SoupX, our method to detect and correct ambient RNA contamination in droplet based single cell sequencing, has been published ( https://academic.oup.com/gigascience/article/9/12/giaa151), code here ( http://github.com/constantAmateur/SoupX/). A thread about the limitations…

Why the limitations? I think it’s reasonably well understood that RNA contamination can be an issue for scRNA-seq (and hopefully that SoupX can help). But I hope understanding the limitations of SoupX will allow more realistic expectations and better use of the tool.

The key point is that removing contaminating counts while leaving true counts alone is a hard problem with no perfect solution. This implies a trade-off: the more aggressively you remove things likely to be contamination, the more real data you’ll remove along the way.

By default, SoupX errs on the side of preserving all true counts even if this means some contamination is left post-correction. This removes around 90% of the contamination and leaves the true counts pretty much untouched in 10X data (red).

This is often enough to remove all erroneous expression of key genes. But not always, especially for very highly expressed genes like HBB. So it’s entirely possible that you’ll still see some HBB (or whatever your sanity check is) expression in impossible places post correction.

So what should you do if it’s essential that you remove *all* the contamination? You should artificially set the contamination rate to something higher than estimated. This will remove more contamination at the cost of also removing some real expression.

Although throwing out real data sounds bad, it is not as bad as it seems.

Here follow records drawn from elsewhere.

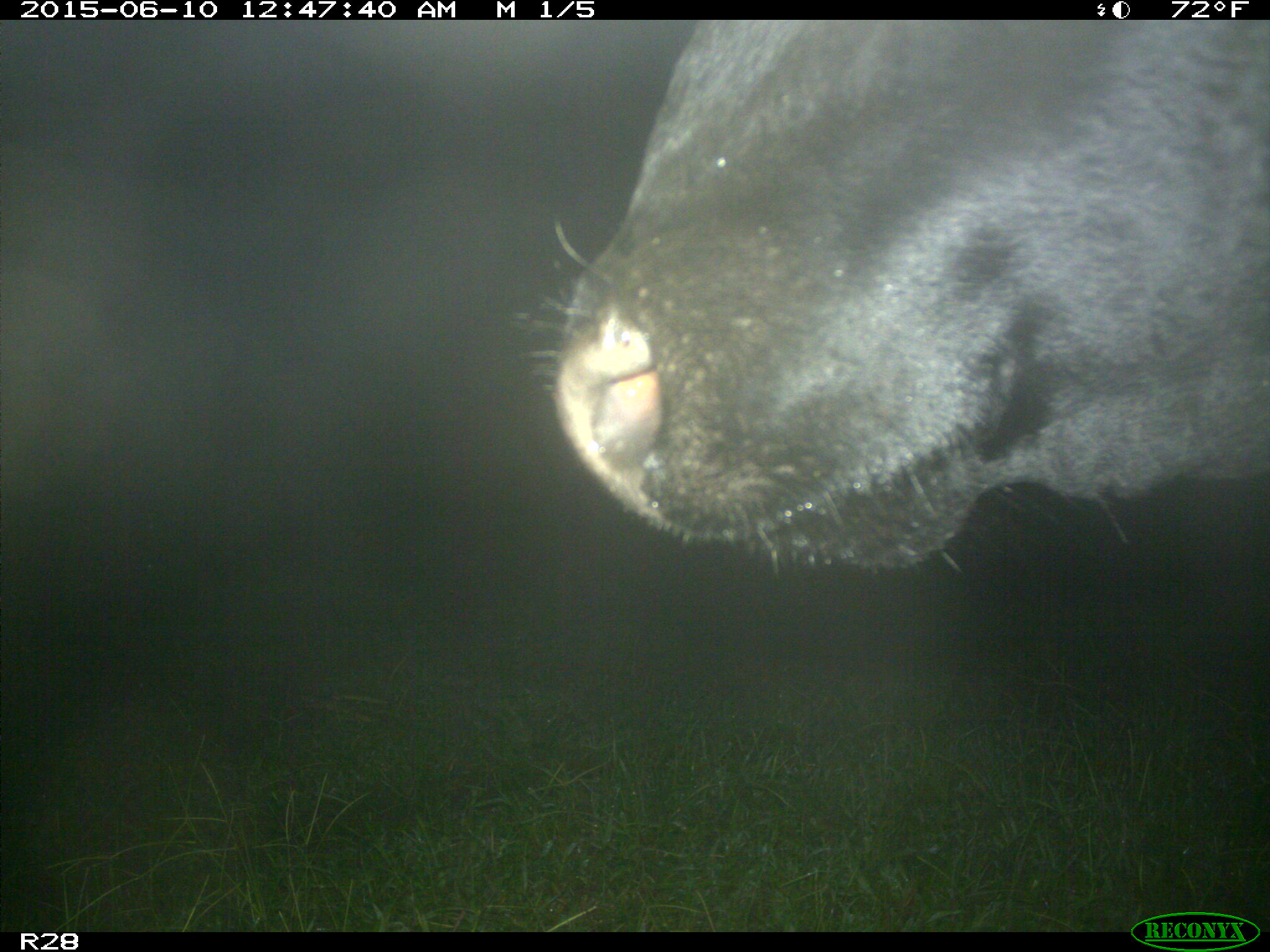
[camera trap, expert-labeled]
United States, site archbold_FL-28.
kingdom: Animalia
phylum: Chordata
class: Mammalia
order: Artiodactyla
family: Bovidae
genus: Bos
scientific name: Bos taurus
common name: domestic cow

This is because counts will be removed from things that look like the background. Any gene that is a cell marker will be expressed at a much higher than background and will essentially never be removed.

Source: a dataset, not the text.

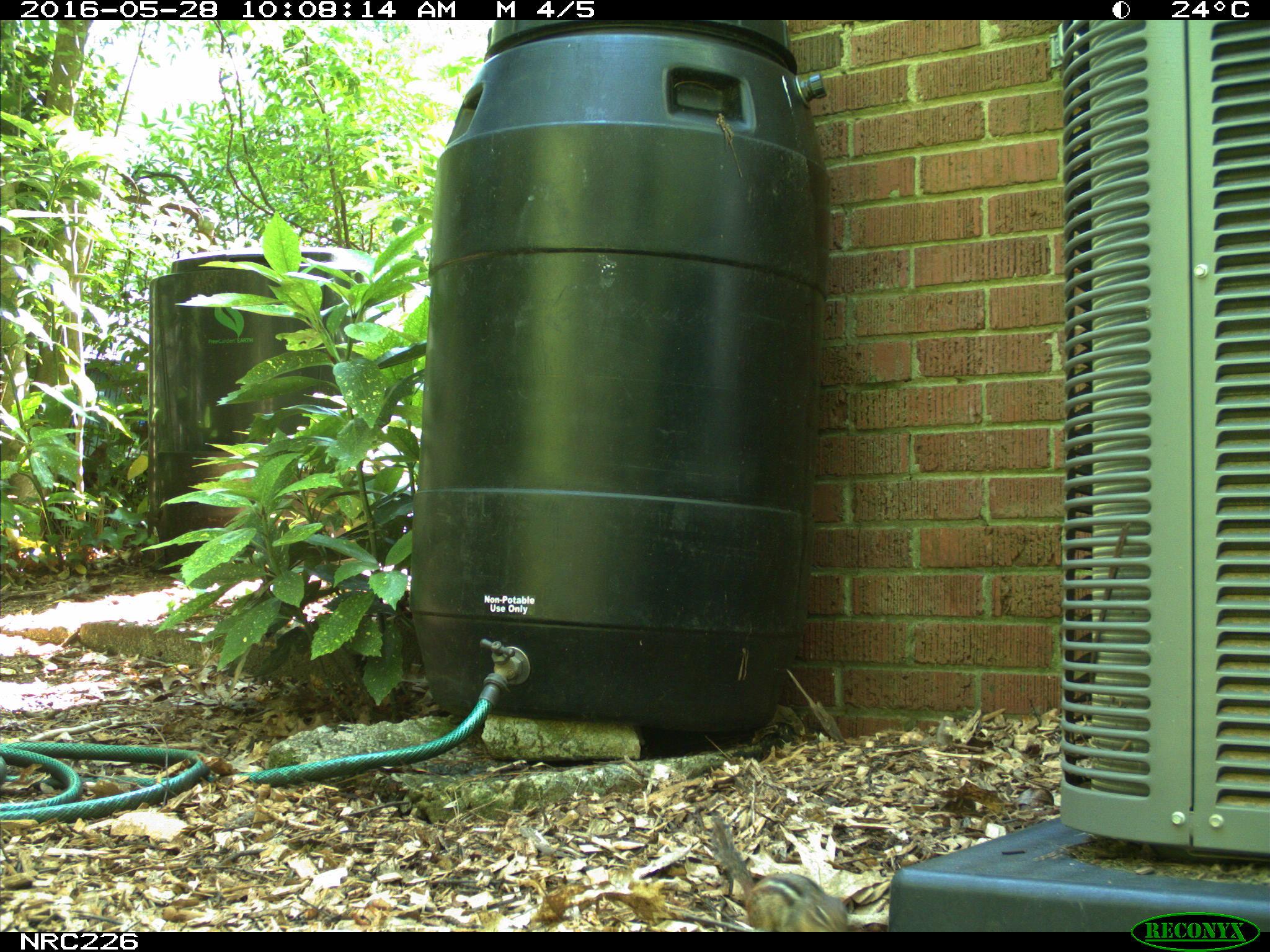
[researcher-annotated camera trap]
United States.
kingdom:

So as long as you understand the cost of doing it (losing some real expression of non-marker genes), you should feel free to manually set a high contamination rate if your application demands extremely decontaminated data.

For those of you still reading, I wanted to also mention the main innovation in this version: an automated approach to estimating the contamination fraction. This addresses a key complaint about SoupX, that it requires manually specifying gene sets.

The automated approach uses the observation that marker genes are usually the best genes to estimation contamination and that given many estimates of the contamination, the true estimates should cluster together.

Please use this approach, but recognise that automated doesn’t mean always correct. So if you get a crazily high (or low) estimated contamination rate, treat it with scepticism and consider manually specifying a plausible value or using the old approach.

In particular, this approach is likely to break in very low complexity data (few clusters, low cell #). This is because it relies on multiple distinct clusters being present to identify markers and estimation contamination.

The old approach will probably also struggle with such data. With low complexity data the best approach is probably to manually set the contamination rate to something sensible.

I hope you find SoupX useful. I consider the paper a commitment to support the software, so please raise issues on GitHub. That said, I must prioritise working on new papers on which others careers may depend. But I will get to your question, please be patient and understanding!